The Republicans senators said they don’t think that “the American people should be robbed of this unique opportunity.”

They pointed to past remarks made by Democratic senators to justify their wish to deny President Obama’s nominee a hearing.

McConnell and Grassley noted that under a Republican president Senate Minority Leader Harry Reid (D-NV) said that nowhere in the Constitution “does it say the Senate has a duty to give presidential nominees a vote.” They also mentioned Sen. Chuck Schumer’s (D-NY) 2007 speech in which he said that Democrats should block any more Supreme Court nominations from then-President George W. Bush unless it was clear they were mainstream nominees.
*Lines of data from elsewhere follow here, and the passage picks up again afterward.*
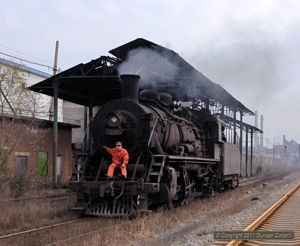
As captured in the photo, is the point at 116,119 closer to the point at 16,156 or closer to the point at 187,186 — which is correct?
the point at 187,186

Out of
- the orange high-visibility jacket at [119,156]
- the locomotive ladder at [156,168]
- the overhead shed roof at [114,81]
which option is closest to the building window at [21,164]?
the overhead shed roof at [114,81]

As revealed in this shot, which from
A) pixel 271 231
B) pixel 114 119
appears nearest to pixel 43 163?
pixel 114 119

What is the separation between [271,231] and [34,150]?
49.9 feet

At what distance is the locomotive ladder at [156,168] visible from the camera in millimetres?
10352

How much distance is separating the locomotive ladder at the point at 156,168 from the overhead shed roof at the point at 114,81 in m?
6.53

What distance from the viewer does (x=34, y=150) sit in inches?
828

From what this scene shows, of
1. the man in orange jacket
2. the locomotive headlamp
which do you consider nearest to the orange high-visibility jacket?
the man in orange jacket

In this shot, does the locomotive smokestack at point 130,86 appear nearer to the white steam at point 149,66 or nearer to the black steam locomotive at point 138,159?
the black steam locomotive at point 138,159

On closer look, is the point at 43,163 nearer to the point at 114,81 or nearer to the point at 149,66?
the point at 114,81

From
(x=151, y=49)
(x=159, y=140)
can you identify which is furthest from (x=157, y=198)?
(x=151, y=49)

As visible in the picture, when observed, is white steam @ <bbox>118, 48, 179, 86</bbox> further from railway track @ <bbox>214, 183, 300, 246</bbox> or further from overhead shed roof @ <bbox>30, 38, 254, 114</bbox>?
railway track @ <bbox>214, 183, 300, 246</bbox>

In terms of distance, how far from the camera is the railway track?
290 inches

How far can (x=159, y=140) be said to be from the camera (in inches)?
448

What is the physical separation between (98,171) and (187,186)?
307cm
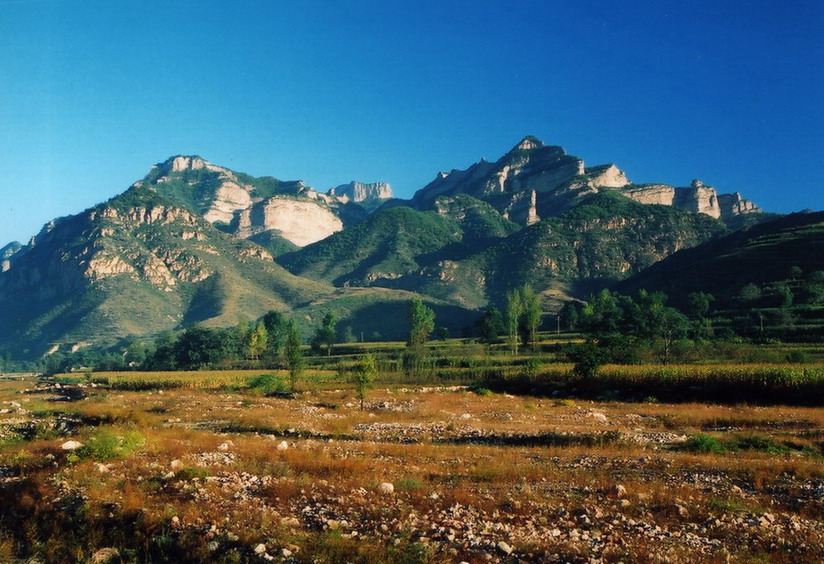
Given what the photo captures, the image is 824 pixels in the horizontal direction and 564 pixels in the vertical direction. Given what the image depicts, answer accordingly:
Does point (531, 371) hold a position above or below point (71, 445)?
below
“Even if some Democrats may be having amnesiac experiences today, it’s clear that concern over confirming Supreme Court nominations made near the end of a presidential term is not new,” the two Republican senators wrote in their Washington Post op-ed.

Shortly after the news broke on Saturday that Scalia had passed away, McConnell issued a statement saying that a Supreme Court nominee should not be confirmed until the next president takes office. Grassley also said that the confirmation should wait until after the 2016 election.

Grassley later made his position on whether the Senate should hold hearings for Obama’s nominee unclear. On Tuesday he said he “would wait until the nominee is made before I would make any decisions.” Then on Thursday he said his Saturday statement about waiting for the next president should “preempt anything that I said about a committee meeting.”